> [Given text]:
- - -
8

I'm facing with a .Net server application, which crashes on an almost weekly basis on a problem in a "GC Finalizer Thread", more exactly at line 798 of "mscorlib.dll ...~DestroyScout()", according to Visual Studio.

Visual Studio also tries to open the file "DynamicILGenerator.gs". I don't have this file, but I've found a version of that file, where line 798 indeed is inside the destructor or the DestroyScout (whatever this might mean).

I have the following information in my Visual Studio environment:

Threads :

Not Flagged >   5892    0   Worker Thread   GC Finalizer Thread mscorlib.dll!System.Reflection.Emit.DynamicResolver.DestroyScout.~DestroyScout

Call stack:

    [Managed to Native Transition]  
>   mscorlib.dll!System.Reflection.Emit.DynamicResolver.DestroyScout.~DestroyScout() Line 798   C#
[Native to Managed Transition]  
kernel32.dll!@BaseThreadInitThunk@12()  Unknown
ntdll.dll!__RtlUserThreadStart()    Unknown
ntdll.dll!__RtlUserThreadStart@8()  Unknown

Locals (no way to be sure if that $exception object is correct):

+       $exception  {"Exception of type 'System.ExecutionEngineException' was thrown."} System.ExecutionEngineException
    this    Cannot obtain value of the local variable or argument because it is not available at this instruction pointer,
            possibly because it has been optimized away.    System.Reflection.Emit.DynamicResolver.DestroyScout
    Stack objects   No CLR objects were found in the stack memory range of the current frame.   

Source code of "DynamicILGenerator.cs", mentioning the DestroyScout class (line 798 is mentioned in comment):

    private class DestroyScout
    {
        internal RuntimeMethodHandleInternal m_methodHandle;

        [System.Security.SecuritySafeCritical]  // auto-generated
        ~DestroyScout()
- - -
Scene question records
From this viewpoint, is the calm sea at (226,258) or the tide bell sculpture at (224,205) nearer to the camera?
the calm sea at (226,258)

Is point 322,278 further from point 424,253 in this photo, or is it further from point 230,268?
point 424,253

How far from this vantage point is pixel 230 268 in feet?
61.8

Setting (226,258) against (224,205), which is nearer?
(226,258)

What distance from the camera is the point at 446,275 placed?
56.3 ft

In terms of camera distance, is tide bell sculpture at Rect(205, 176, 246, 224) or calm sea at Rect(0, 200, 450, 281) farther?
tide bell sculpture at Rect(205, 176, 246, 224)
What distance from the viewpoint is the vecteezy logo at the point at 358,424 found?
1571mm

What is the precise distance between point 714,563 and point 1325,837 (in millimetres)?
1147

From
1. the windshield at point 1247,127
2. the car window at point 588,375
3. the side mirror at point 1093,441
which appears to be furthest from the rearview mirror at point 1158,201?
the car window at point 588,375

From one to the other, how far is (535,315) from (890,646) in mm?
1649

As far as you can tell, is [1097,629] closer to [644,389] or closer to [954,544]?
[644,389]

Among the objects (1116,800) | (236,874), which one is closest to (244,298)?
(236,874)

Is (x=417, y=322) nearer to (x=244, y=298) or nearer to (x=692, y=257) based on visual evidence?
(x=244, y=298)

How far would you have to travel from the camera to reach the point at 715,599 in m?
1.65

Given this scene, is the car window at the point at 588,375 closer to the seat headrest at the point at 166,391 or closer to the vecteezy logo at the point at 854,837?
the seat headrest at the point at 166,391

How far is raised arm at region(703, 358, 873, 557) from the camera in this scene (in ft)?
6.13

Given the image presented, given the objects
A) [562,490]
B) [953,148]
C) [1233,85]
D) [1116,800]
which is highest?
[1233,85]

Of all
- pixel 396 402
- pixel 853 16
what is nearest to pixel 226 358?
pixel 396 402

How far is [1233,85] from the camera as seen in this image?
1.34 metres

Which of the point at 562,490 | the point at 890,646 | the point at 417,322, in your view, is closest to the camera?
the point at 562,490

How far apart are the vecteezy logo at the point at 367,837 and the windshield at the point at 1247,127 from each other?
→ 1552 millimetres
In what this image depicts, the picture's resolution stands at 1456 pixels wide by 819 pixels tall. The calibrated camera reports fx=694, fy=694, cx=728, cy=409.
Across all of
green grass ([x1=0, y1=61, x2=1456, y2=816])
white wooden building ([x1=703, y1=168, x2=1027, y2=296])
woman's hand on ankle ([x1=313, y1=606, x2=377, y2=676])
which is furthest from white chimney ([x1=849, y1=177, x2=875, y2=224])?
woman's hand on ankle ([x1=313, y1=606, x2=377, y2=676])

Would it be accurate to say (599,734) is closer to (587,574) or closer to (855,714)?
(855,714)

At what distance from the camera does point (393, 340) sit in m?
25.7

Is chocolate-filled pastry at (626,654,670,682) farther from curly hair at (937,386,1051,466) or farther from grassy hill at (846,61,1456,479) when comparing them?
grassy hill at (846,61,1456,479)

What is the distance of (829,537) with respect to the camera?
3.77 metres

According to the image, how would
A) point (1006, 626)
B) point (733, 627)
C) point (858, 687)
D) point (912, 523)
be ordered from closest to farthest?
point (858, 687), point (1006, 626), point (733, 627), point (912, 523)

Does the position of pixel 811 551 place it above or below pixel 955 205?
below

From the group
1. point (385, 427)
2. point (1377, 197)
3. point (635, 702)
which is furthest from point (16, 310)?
- - -
> [Tasks to carry out]:
1/ Please reproduce the stretch of the finalizer crash post from "Locals (no way" through "the current frame.", swapping "instruction pointer" for "program counter".
2/ Write the next part of the finalizer crash post, starting right after its final line.

> [Expected outputs]:
1/
Locals (no way to be sure if that $exception object is correct):

+       $exception  {"Exception of type 'System.ExecutionEngineException' was thrown."} System.ExecutionEngineException
    this    Cannot obtain value of the local variable or argument because it is not available at this program counter,
            possibly because it has been optimized away.    System.Reflection.Emit.DynamicResolver.DestroyScout
    Stack objects   No CLR objects were found in the stack memory range of the current frame.

2/
        {
            if (m_methodHandle.IsNullHandle())
                return;

            // It is not safe to destroy the method if the managed resolver is alive.
            if (RuntimeMethodHandle.GetResolver(m_methodHandle) != null)
            {
                if (!Environment.HasShutdownStarted &&
                    !AppDomain.CurrentDomain.IsFinalizingForUnload())
                {
                    // Somebody might have been holding a reference on us via weak handle.
                    // We will keep trying. It will be hopefully released eventually.
                    GC.ReRegisterForFinalize(this);
                }
                return;
            }

            RuntimeMethodHandle.Destroy(m_methodHandle); // <===== line 798
        }
    }

Watch window (m_methodHandle):

m_methodHandle  Cannot obtain value of the local variable or argument because 
                it is not available at this instruction pointer,
                possibly because it has been optimized away.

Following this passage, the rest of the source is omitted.